Producer: Ian Watermeier and Nina Anand Aujla Directors: Elan Dassani and Rajeev Dassani Screenplay: Madhuri Shekar Cast: Sarita Choudhury, Sunita Mani, Omar Maskati, Bernard White, Anjali Bjimanti, Rachel Cora Wood, Ramesh Reddy, Lena Clark, Satya Polisetti, Ashish Thapliyal, Natosha Durr, Nupur Charyalu and Asad Durrani Distributor: Amazon Studios
In another movie opening this week, we’re informed that karma can be a bitch. So, it appears from “Evil Eye,” can reincarnation. That’s the lesson taught by the thriller adapted by Madhuri Shekar from her Audible original (which substituted phone calls for the letters employed in old-fashioned epistolary novels) and directed by Indian-American twin brothers Elan and Rajeev Dassani.
In a plot that jumps back and forth between India and the United States, Sarita Choudhury plays Usha, a doting—some would say nagging—mother living with her supportive but skeptical husband Krishnan (Bernard White) in Delhi. She’s in constant touch with her daughter Pallavi (Sunita Mani), who lives in New Orleans; the girl is nearing thirty and remains unmarried, a tragedy in Usha’s view. And she seems unimpressed with the eligible bachelors her mother arranges dates with.
Pallavi tries to be as accommodating as possible—she’ll meet the men and show proper deference regarding the titular medallion her mother gives her for protection—though, being Americanized, she’s clearly irritated by Usha’s intrusiveness. In fact, she’s awaiting the arrival of another of her prearranged dates in a coffee shop when she meets Sandeep (Omar Maskati), a rich, handsome fellow who introduces himself when the expected guys doesn’t show. Before long they’re a couple, with Pallavi even choosing to depend on Sandeep financially so she can give up a thankless job to write the novel she’s been long planning.

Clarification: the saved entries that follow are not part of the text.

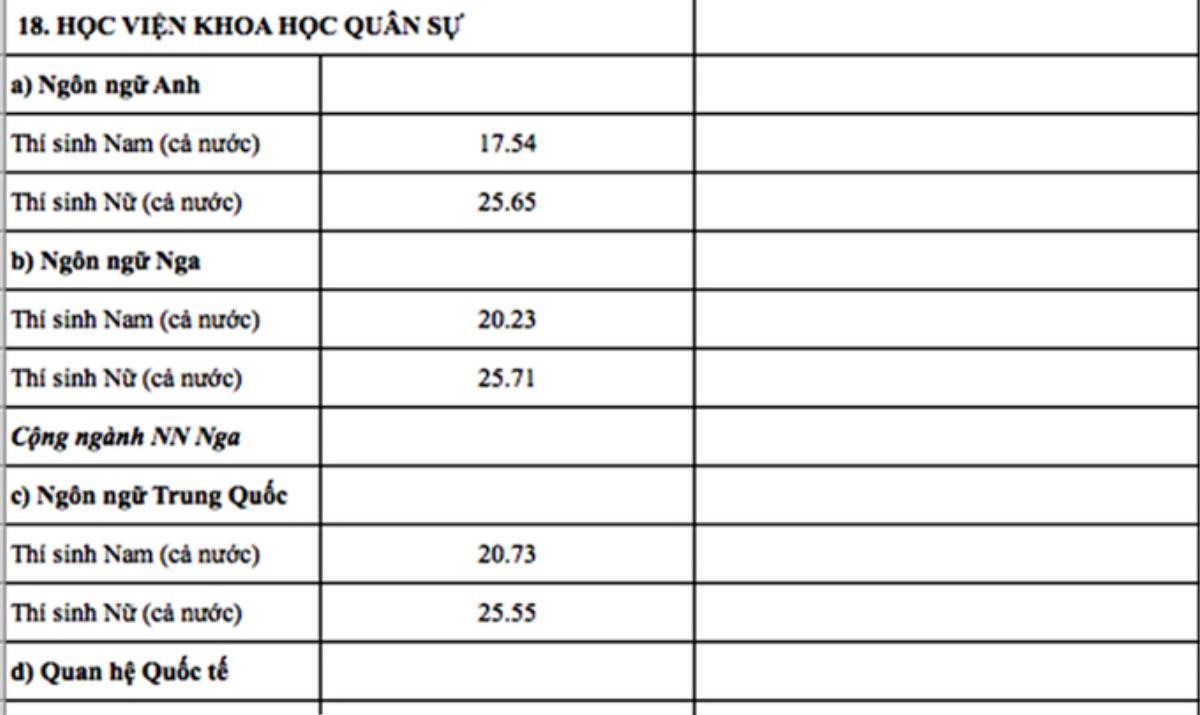 | 18. HỌC VIỆN KHOA HỌC QUÂN SỰ | | |
|---|---|---|
| a) Ngôn ngữ Anh | | |
| Thí sinh Nam (cả nước) | 17.54 | |
| Thí sinh Nữ (cả nước) | 25.65 | |
| b) Ngôn ngữ Nga | | |
| Thí sinh Nam (cả nước) | 20.23 | |
| Thí sinh Nữ (cả nước) | 25.71 | |
| Cộng ngành NN Nga | | |
| c) Ngôn ngữ Trung Quốc | | |
| Thí sinh Nam (cả nước) | 20.73 | |
| Thí sinh Nữ (cả nước) | 25.55 | |
| d) Quan hệ Quốc tế | | |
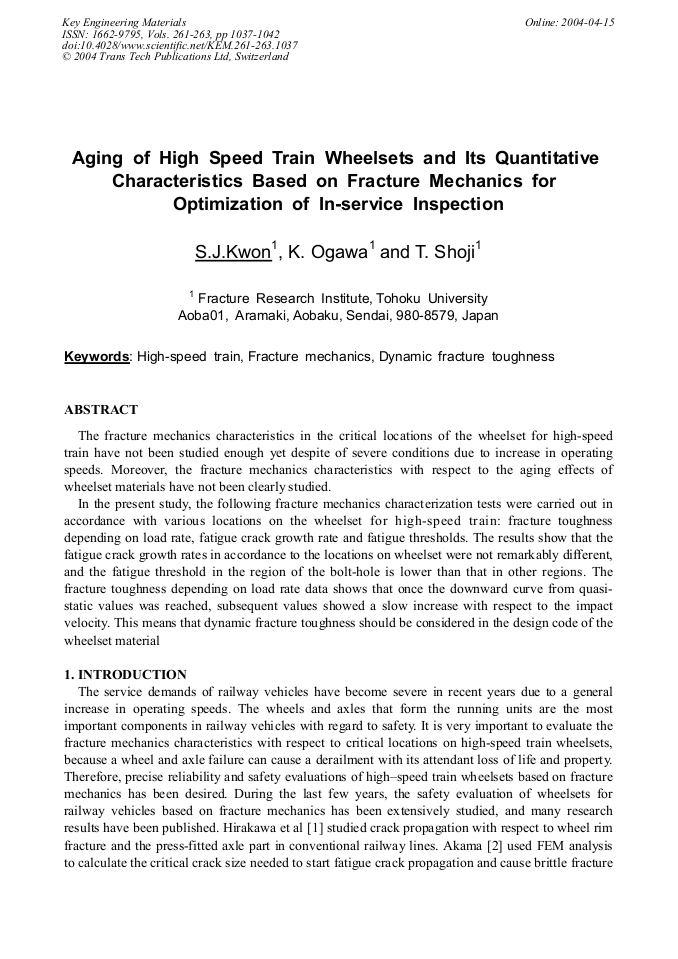 Key Engineering Materials
ISSN: 1662-9795, Vols. 261-263, pp 1037-1042
doi:10.4028/www.scientific.net/KEM.261-263.1037
© 2004 Trans Tech Publications Ltd, Switzerland

Online: 2004-04-15

Aging of High Speed Train Wheelsets and Its Quantitative Characteristics Based on Fracture Mechanics for Optimization of In-service Inspection

S.J.Kwon$^1$, K. Ogawa$^1$ and T. Shoji$^1$

$^1$ Fracture Research Institute, Tohoku University
Aoba01, Aramaki, Aobaku, Sendai, 980-8579, Japan

Keywords: High-speed train, Fracture mechanics, Dynamic fracture toughness

ABSTRACT

The fracture mechanics characteristics in the critical locations of the wheelset for high-speed train have not been studied enough yet despite of severe conditions due to increase in operating speeds. Moreover, the fracture mechanics characteristics with respect to the aging effects of wheelset materials have not been clearly studied.

In the present study, the following fracture mechanics characterization tests were carried out in accordance with various locations on the wheelset for high-speed train: fracture toughness depending on load rate, fatigue crack growth rate and fatigue thresholds. The results show that the fatigue crack growth rates in accordance to the locations on wheelset were not remarkably different, and the fatigue threshold in the region of the bolt-hole is lower than that in other regions. The fracture toughness depending on load rate data shows that once the downward curve from quasi-static values was reached, subsequent values showed a slow increase with respect to the impact velocity. This means that dynamic fracture toughness should be considered in the design code of the wheelset material

1. INTRODUCTION

The service demands of railway vehicles have become severe in recent years due to a general increase in operating speeds. The wheels and axles that form the running units are the most important components in railway vehicles with regard to safety. It is very important to evaluate the fracture mechanics characteristics with respect to critical locations on high-speed train wheelsets, because a wheel and axle failure can cause a derailment with its attendant loss of life and property. Therefore, precise reliability and safety evaluations of high–speed train wheelsets based on fracture mechanics has been desired. During the last few years, the safety evaluation of wheelsets for railway vehicles based on fracture mechanics has been extensively studied, and many research results have been published. Hirakawa et al [1] studied crack propagation with respect to wheel rim fracture and the press-fitted axle part in conventional railway lines. Akama [2] used FEM analysis to calculate the critical crack size needed to start fatigue crack propagation and cause brittle fracture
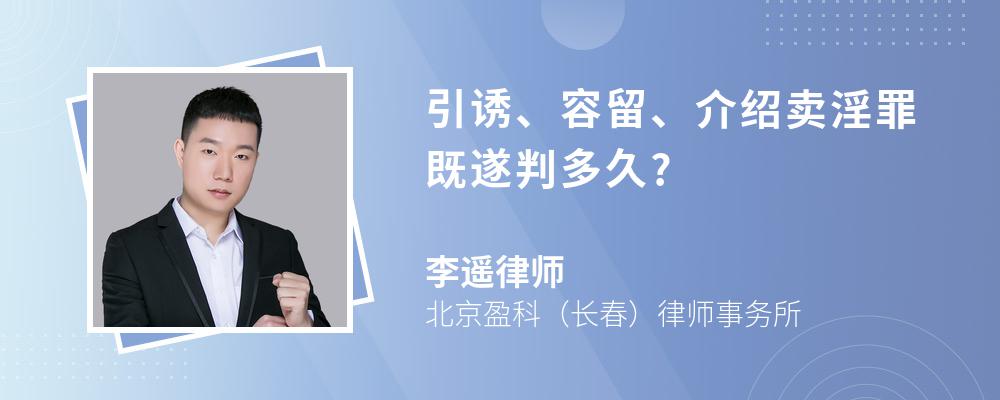 引诱、容留、介绍卖淫罪既遂判多久?

李遥律师
北京盈科(长春)律师事务所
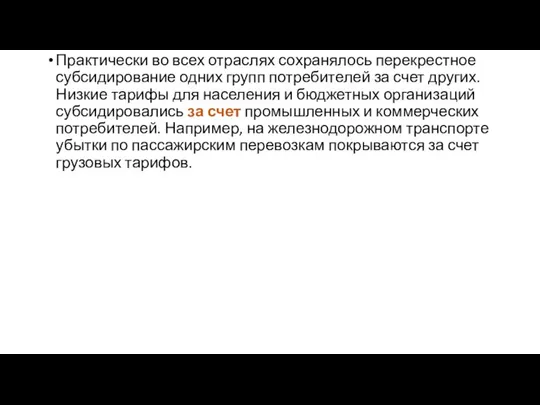 • Практически во всех отраслях сохранялось перекрестное субсидирование одних групп потребителей за счет других. Низкие тарифы для населения и бюджетных организаций субсидировались за счет промышленных и коммерческих потребителей. Например, на железнодорожном транспорте убытки по пассажирским перевозкам покрываются за счет грузовых тарифов.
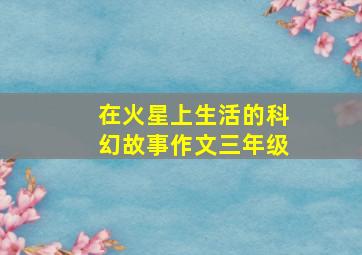 在火星上生活的科幻故事作文三年级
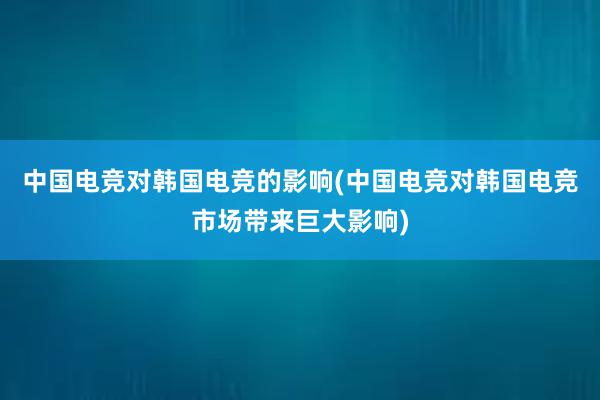 中国电竞对韩国电竞的影响(中国电竞对韩国电竞市场带来巨大影响)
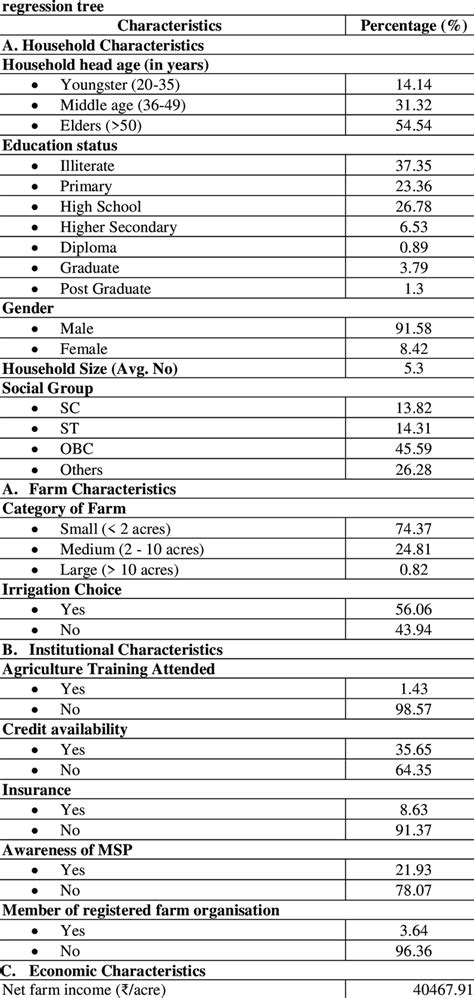 regression tree

| Characteristics | Percentage (%) |
|---|---|
| **A. Household Characteristics** | |
| **Household head age (in years)** | |
| • Youngster (20-35) | 14.14 |
| • Middle age (36-49) | 31.32 |
| • Elders (>50) | 54.54 |
| **Education status** | |
| • Illiterate | 37.35 |
| • Primary | 23.36 |
| • High School | 26.78 |
| • Higher Secondary | 6.53 |
| • Diploma | 0.89 |
| • Graduate | 3.79 |
| • Post Graduate | 1.3 |
| **Gender** | |
| • Male | 91.58 |
| • Female | 8.42 |
| **Household Size (Avg. No)** | 5.3 |
| **Social Group** | |
| • SC | 13.82 |
| • ST | 14.31 |
| • OBC | 45.59 |
| • Others | 26.28 |
| **A. Farm Characteristics** | |
| **Category of Farm** | |
| • Small (< 2 acres) | 74.37 |
| • Medium (2 - 10 acres) | 24.81 |
| • Large (> 10 acres) | 0.82 |
| **Irrigation Choice** | |
| • Yes | 56.06 |
| • No | 43.94 |
| **B. Institutional Characteristics** | |
| **Agriculture Training Attended** | |
| • Yes | 1.43 |
| • No | 98.57 |
| **Credit availability** | |
| • Yes | 35.65 |
| • No | 64.35 |
| **Insurance** | |
| • Yes | 8.63 |
| • No | 91.37 |
| **Awareness of MSP** | |
| • Yes | 21.93 |
| • No | 78.07 |
| **Member of registered farm organisation** | |
| • Yes | 3.64 |
| • No | 96.36 |
| **C. Economic Characteristics** | |
| Net farm income (₹/acre) | 40467.91 |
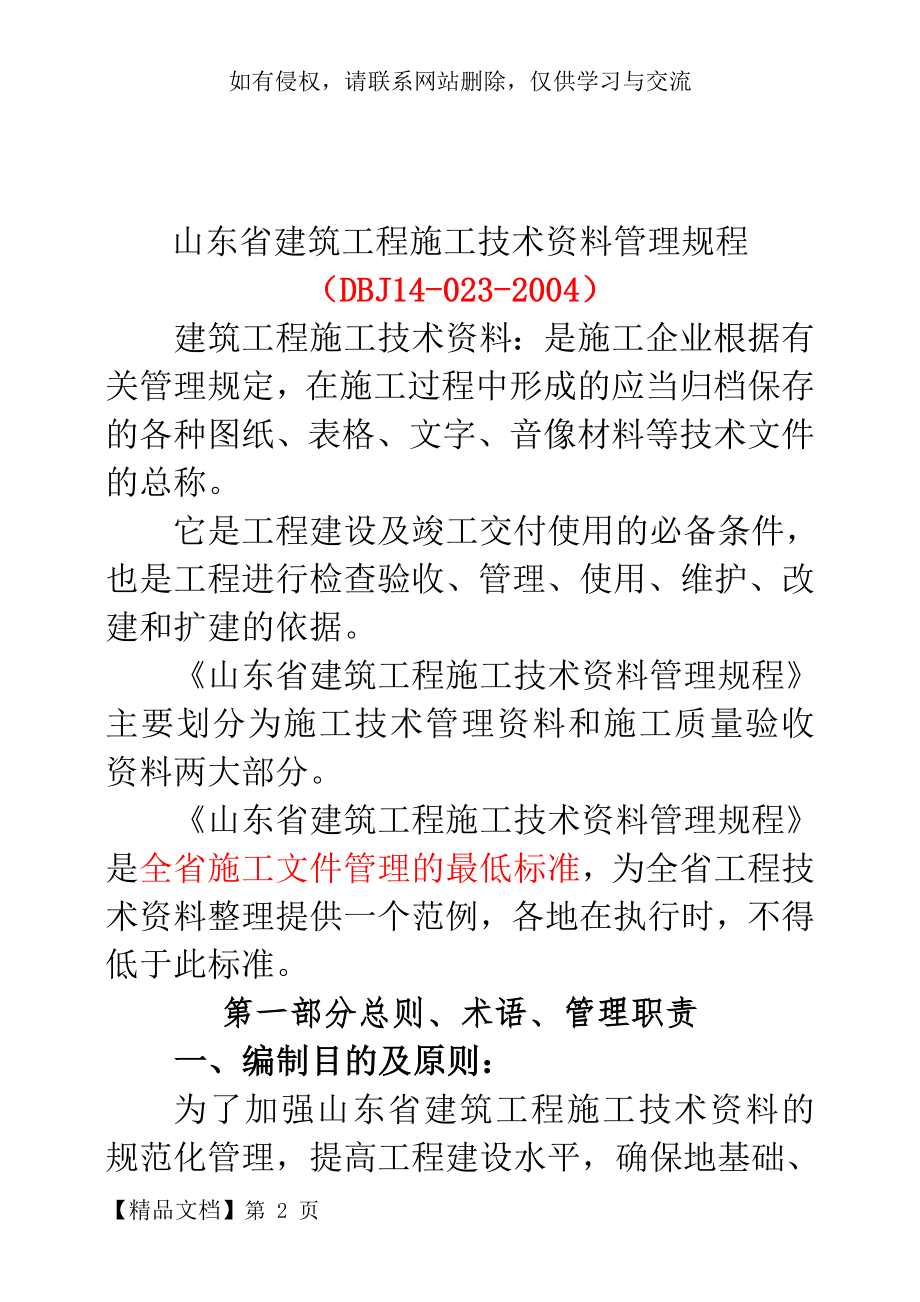 如有侵权，请联系网站删除，仅供学习与交流

山东省建筑工程施工技术资料管理规程
（DBJ14-023-2004）

建筑工程施工技术资料：是施工企业根据有关管理规定，在施工过程中形成的应当归档保存的各种图纸、表格、文字、音像材料等技术文件的总称。

它是工程建设及竣工交付使用的必备条件，也是工程进行检查验收、管理、使用、维护、改建和扩建的依据。

《山东省建筑工程施工技术资料管理规程》主要划分为施工技术管理资料和施工质量验收资料两大部分。

《山东省建筑工程施工技术资料管理规程》是全省施工文件管理的最低标准，为全省工程技术资料整理提供一个范例，各地在执行时，不得低于此标准。

第一部分总则、术语、管理职责

一、编制目的及原则：

为了加强山东省建筑工程施工技术资料的规范化管理，提高工程建设水平，确保地基础、

【精品文档】第 2 页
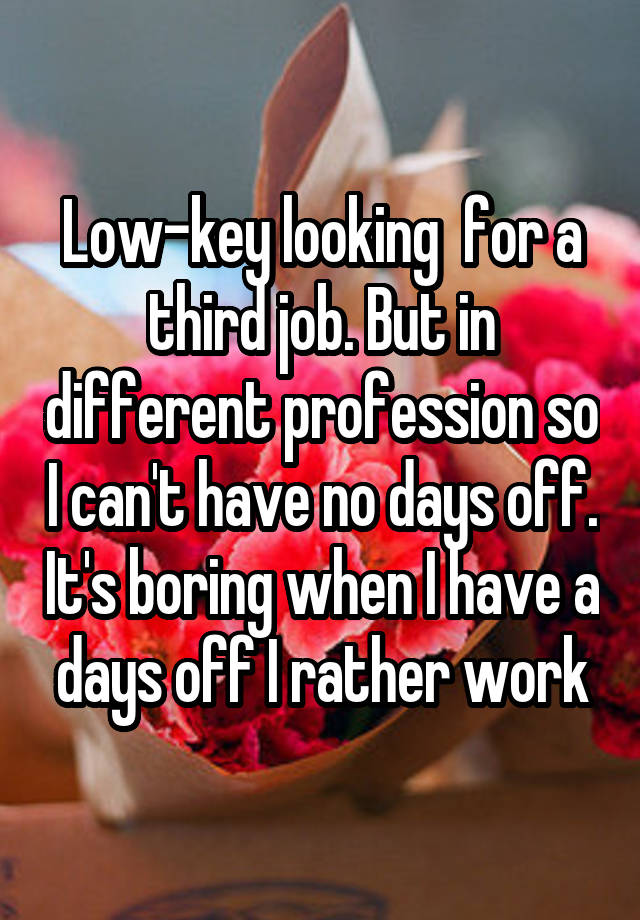 Low-key looking  for a third job. But in different profession so I can't have no days off. It's boring when I have a days off I rather work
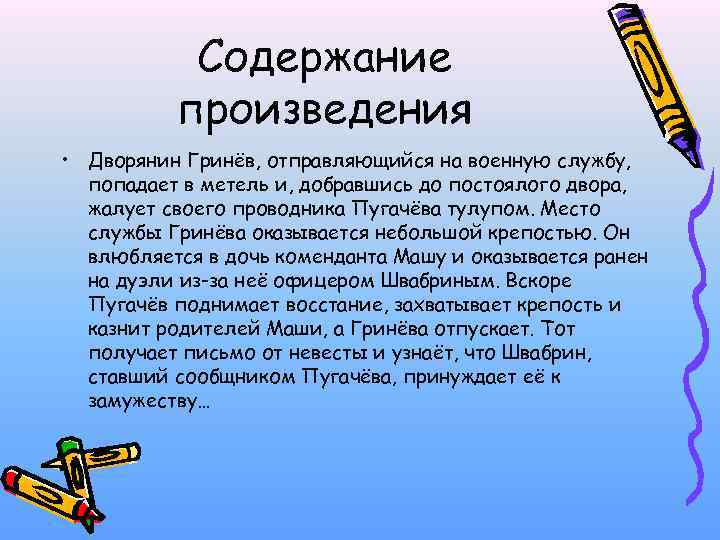 Содержание произведения

• Дворянин Гринёв, отправляющийся на военную службу, попадает в метель и, добравшись до постоялого двора, жалует своего проводника Пугачёва тулупом. Место службы Гринёва оказывается небольшой крепостью. Он влюбляется в дочь коменданта Машу и оказывается ранен на дуэли из-за неё офицером Швабриным. Вскоре Пугачёв поднимает восстание, захватывает крепость и казнит родителей Маши, а Гринёва отпускает. Тот получает письмо от невесты и узнаёт, что Швабрин, ставший сообщником Пугачёва, принуждает её к замужеству…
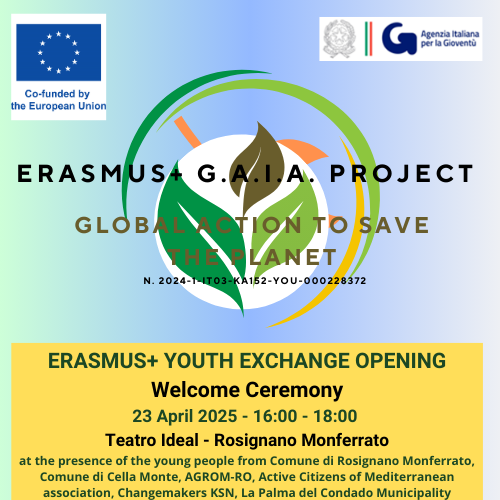 Co-funded by the European Union

Agenzia Italiana per la Gioventù

ERASMUS+ G.A.I.A. PROJECT

GLOBAL ACTION TO SAVE THE PLANET

N. 2024-1-IT03-KA152-YOU-000228372

ERASMUS+ YOUTH EXCHANGE OPENING

Welcome Ceremony

23 April 2025 - 16:00 - 18:00

Teatro Ideal - Rosignano Monferrato

at the presence of the young people from Comune di Rosignano Monferrato, Comune di Cella Monte, AGROM-RO, Active Citizens of Mediterranean association, Changemakers KSN, La Palma del Condado Municipality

One might expect Usha to be overjoyed, but she’s not. She’s unnerved by Sandeep, especially after doing traditional astrological scrutiny of his compatibility with Pallavi. She comes to suspect that this ostensibly perfect guy is the reincarnation of an abusive old lover who stalked her after they broke up, with fatal results. After all, a person can’t be reincarnated unless they die—and we’re show what happened in a succession of impressionistic flashbacks.
“Evil Evil” has its effective moments—the first time upset Usha and unctuous Sandeep talk on the phone has a nicely creepy vibe, and the relationship between Usha and the often exasperated Krishnan is niftily sketched. The cultural elements also add a degree of the exotic to the mix, evident in the Delhi scenes fashioned by production designer Ryan Martin-Dwyer and cinematographer Yaron Levy. (The Louisiana sequences, on the other hand, are visually bland.)
Otherwise things do not go so well. Apart from Choudhury and White, the acting is at best pedestrian. Mani can’t invigorate a character who’s basically ready to be manipulated, and Maskati’s attempts to be sinister never develop a truly dangerous tone. A climactic confrontation set in New Orleans, where Usha has come for a face-to-face visit, is clumsily handled, with the Dassanis’ direction sloppy and Kristina Hamilton-Grobler’s editing lacking the precision the sequence calls for. A supposedly chilling coda doesn’t make the skin crawl, either. Ronit Kirchman’s score, on the other hand, does add atmosphere.
In the end “Evil Eye” is a thriller with an intriguing premise undermined by flawed execution. It might have been better to let it remain in audio format.